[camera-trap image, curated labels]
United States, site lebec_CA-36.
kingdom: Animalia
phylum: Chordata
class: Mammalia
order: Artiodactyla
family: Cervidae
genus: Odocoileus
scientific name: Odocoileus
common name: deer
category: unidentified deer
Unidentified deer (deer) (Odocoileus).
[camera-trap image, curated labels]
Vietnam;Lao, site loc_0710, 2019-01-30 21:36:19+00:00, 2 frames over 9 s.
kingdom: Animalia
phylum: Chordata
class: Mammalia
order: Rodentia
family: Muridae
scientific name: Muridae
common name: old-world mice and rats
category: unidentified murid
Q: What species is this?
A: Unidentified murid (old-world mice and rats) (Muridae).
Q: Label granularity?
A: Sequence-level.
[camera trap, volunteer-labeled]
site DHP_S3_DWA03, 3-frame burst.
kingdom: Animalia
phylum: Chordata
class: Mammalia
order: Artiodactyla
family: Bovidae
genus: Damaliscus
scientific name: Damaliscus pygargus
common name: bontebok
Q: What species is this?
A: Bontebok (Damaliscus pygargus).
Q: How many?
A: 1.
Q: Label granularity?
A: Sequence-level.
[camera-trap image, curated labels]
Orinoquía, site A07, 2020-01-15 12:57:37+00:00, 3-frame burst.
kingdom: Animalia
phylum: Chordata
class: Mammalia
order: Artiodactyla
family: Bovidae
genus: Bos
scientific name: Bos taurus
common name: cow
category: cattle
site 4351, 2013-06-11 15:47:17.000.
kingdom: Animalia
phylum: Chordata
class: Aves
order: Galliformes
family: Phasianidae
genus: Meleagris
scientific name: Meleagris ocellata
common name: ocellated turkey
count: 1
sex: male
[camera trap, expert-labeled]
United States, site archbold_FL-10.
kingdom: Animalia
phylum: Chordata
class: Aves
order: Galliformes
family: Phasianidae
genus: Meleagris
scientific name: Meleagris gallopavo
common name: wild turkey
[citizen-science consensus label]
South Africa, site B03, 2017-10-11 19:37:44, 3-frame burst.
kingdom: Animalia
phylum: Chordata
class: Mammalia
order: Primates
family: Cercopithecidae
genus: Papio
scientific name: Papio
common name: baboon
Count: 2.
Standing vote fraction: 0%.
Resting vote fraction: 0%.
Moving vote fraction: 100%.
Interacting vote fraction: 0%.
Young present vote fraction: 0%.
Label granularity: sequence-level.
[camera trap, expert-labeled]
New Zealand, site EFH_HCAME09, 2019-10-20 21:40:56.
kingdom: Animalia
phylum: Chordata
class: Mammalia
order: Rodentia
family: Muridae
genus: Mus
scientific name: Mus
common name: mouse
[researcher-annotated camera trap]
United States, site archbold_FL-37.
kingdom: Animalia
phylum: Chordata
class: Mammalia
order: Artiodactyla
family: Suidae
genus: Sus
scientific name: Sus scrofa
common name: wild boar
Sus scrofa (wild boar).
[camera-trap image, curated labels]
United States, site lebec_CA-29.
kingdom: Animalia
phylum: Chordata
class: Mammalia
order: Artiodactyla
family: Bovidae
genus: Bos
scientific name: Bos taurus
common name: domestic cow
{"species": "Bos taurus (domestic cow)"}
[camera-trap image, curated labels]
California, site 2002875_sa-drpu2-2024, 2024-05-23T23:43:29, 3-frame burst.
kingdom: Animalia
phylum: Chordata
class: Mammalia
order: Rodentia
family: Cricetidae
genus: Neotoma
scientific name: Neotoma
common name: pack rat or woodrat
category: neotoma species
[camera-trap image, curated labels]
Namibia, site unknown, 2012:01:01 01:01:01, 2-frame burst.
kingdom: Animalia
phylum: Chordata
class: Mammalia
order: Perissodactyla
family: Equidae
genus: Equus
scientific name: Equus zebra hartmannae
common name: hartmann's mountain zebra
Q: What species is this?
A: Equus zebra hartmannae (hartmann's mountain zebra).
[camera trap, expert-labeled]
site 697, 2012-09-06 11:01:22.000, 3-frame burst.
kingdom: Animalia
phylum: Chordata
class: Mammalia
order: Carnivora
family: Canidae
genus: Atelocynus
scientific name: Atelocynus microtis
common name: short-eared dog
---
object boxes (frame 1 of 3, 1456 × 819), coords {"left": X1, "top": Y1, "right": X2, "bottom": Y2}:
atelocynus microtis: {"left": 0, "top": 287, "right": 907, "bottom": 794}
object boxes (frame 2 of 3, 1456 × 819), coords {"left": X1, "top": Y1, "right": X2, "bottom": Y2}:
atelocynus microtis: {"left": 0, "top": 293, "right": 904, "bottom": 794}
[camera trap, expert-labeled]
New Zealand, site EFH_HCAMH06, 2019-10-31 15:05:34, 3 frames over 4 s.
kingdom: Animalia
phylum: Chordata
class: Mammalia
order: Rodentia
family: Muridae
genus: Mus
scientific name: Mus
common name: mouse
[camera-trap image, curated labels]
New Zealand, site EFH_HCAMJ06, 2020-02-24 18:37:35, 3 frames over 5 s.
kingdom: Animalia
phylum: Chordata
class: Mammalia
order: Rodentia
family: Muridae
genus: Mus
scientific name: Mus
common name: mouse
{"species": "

********

What to work on
Every entry in the data should be returned exactly.

Output
[camera-trap image, curated labels]
United States, site lebec_CA-36.
kingdom: Animalia
phylum: Chordata
class: Mammalia
order: Artiodactyla
family: Cervidae
genus: Odocoileus
scientific name: Odocoileus
common name: deer
category: unidentified deer
Unidentified deer (deer) (Odocoileus).
[camera-trap image, curated labels]
Vietnam;Lao, site loc_0710, 2019-01-30 21:36:19+00:00, 2 frames over 9 s.
kingdom: Animalia
phylum: Chordata
class: Mammalia
order: Rodentia
family: Muridae
scientific name: Muridae
common name: old-world mice and rats
category: unidentified murid
Q: What species is this?
A: Unidentified murid (old-world mice and rats) (Muridae).
Q: Label granularity?
A: Sequence-level.
[camera trap, volunteer-labeled]
site DHP_S3_DWA03, 3-frame burst.
kingdom: Animalia
phylum: Chordata
class: Mammalia
order: Artiodactyla
family: Bovidae
genus: Damaliscus
scientific name: Damaliscus pygargus
common name: bontebok
Q: What species is this?
A: Bontebok (Damaliscus pygargus).
Q: How many?
A: 1.
Q: Label granularity?
A: Sequence-level.
[camera-trap image, curated labels]
Orinoquía, site A07, 2020-01-15 12:57:37+00:00, 3-frame burst.
kingdom: Animalia
phylum: Chordata
class: Mammalia
order: Artiodactyla
family: Bovidae
genus: Bos
scientific name: Bos taurus
common name: cow
category: cattle
site 4351, 2013-06-11 15:47:17.000.
kingdom: Animalia
phylum: Chordata
class: Aves
order: Galliformes
family: Phasianidae
genus: Meleagris
scientific name: Meleagris ocellata
common name: ocellated turkey
count: 1
sex: male
[camera trap, expert-labeled]
United States, site archbold_FL-10.
kingdom: Animalia
phylum: Chordata
class: Aves
order: Galliformes
family: Phasianidae
genus: Meleagris
scientific name: Meleagris gallopavo
common name: wild turkey
[citizen-science consensus label]
South Africa, site B03, 2017-10-11 19:37:44, 3-frame burst.
kingdom: Animalia
phylum: Chordata
class: Mammalia
order: Primates
family: Cercopithecidae
genus: Papio
scientific name: Papio
common name: baboon
Count: 2.
Standing vote fraction: 0%.
Resting vote fraction: 0%.
Moving vote fraction: 100%.
Interacting vote fraction: 0%.
Young present vote fraction: 0%.
Label granularity: sequence-level.
[camera trap, expert-labeled]
New Zealand, site EFH_HCAME09, 2019-10-20 21:40:56.
kingdom: Animalia
phylum: Chordata
class: Mammalia
order: Rodentia
family: Muridae
genus: Mus
scientific name: Mus
common name: mouse
[researcher-annotated camera trap]
United States, site archbold_FL-37.
kingdom: Animalia
phylum: Chordata
class: Mammalia
order: Artiodactyla
family: Suidae
genus: Sus
scientific name: Sus scrofa
common name: wild boar
Sus scrofa (wild boar).
[camera-trap image, curated labels]
United States, site lebec_CA-29.
kingdom: Animalia
phylum: Chordata
class: Mammalia
order: Artiodactyla
family: Bovidae
genus: Bos
scientific name: Bos taurus
common name: domestic cow
{"species": "Bos taurus (domestic cow)"}
[camera-trap image, curated labels]
California, site 2002875_sa-drpu2-2024, 2024-05-23T23:43:29, 3-frame burst.
kingdom: Animalia
phylum: Chordata
class: Mammalia
order: Rodentia
family: Cricetidae
genus: Neotoma
scientific name: Neotoma
common name: pack rat or woodrat
category: neotoma species
[camera-trap image, curated labels]
Namibia, site unknown, 2012:01:01 01:01:01, 2-frame burst.
kingdom: Animalia
phylum: Chordata
class: Mammalia
order: Perissodactyla
family: Equidae
genus: Equus
scientific name: Equus zebra hartmannae
common name: hartmann's mountain zebra
Q: What species is this?
A: Equus zebra hartmannae (hartmann's mountain zebra).
[camera trap, expert-labeled]
site 697, 2012-09-06 11:01:22.000, 3-frame burst.
kingdom: Animalia
phylum: Chordata
class: Mammalia
order: Carnivora
family: Canidae
genus: Atelocynus
scientific name: Atelocynus microtis
common name: short-eared dog
---
object boxes (frame 1 of 3, 1456 × 819), coords {"left": X1, "top": Y1, "right": X2, "bottom": Y2}:
atelocynus microtis: {"left": 0, "top": 287, "right": 907, "bottom": 794}
object boxes (frame 2 of 3, 1456 × 819), coords {"left": X1, "top": Y1, "right": X2, "bottom": Y2}:
atelocynus microtis: {"left": 0, "top": 293, "right": 904, "bottom": 794}
[camera trap, expert-labeled]
New Zealand, site EFH_HCAMH06, 2019-10-31 15:05:34, 3 frames over 4 s.
kingdom: Animalia
phylum: Chordata
class: Mammalia
order: Rodentia
family: Muridae
genus: Mus
scientific name: Mus
common name: mouse
[camera-trap image, curated labels]
New Zealand, site EFH_HCAMJ06, 2020-02-24 18:37:35, 3 frames over 5 s.
kingdom: Animalia
phylum: Chordata
class: Mammalia
order: Rodentia
family: Muridae
genus: Mus
scientific name: Mus
common name: mouse
{"species": "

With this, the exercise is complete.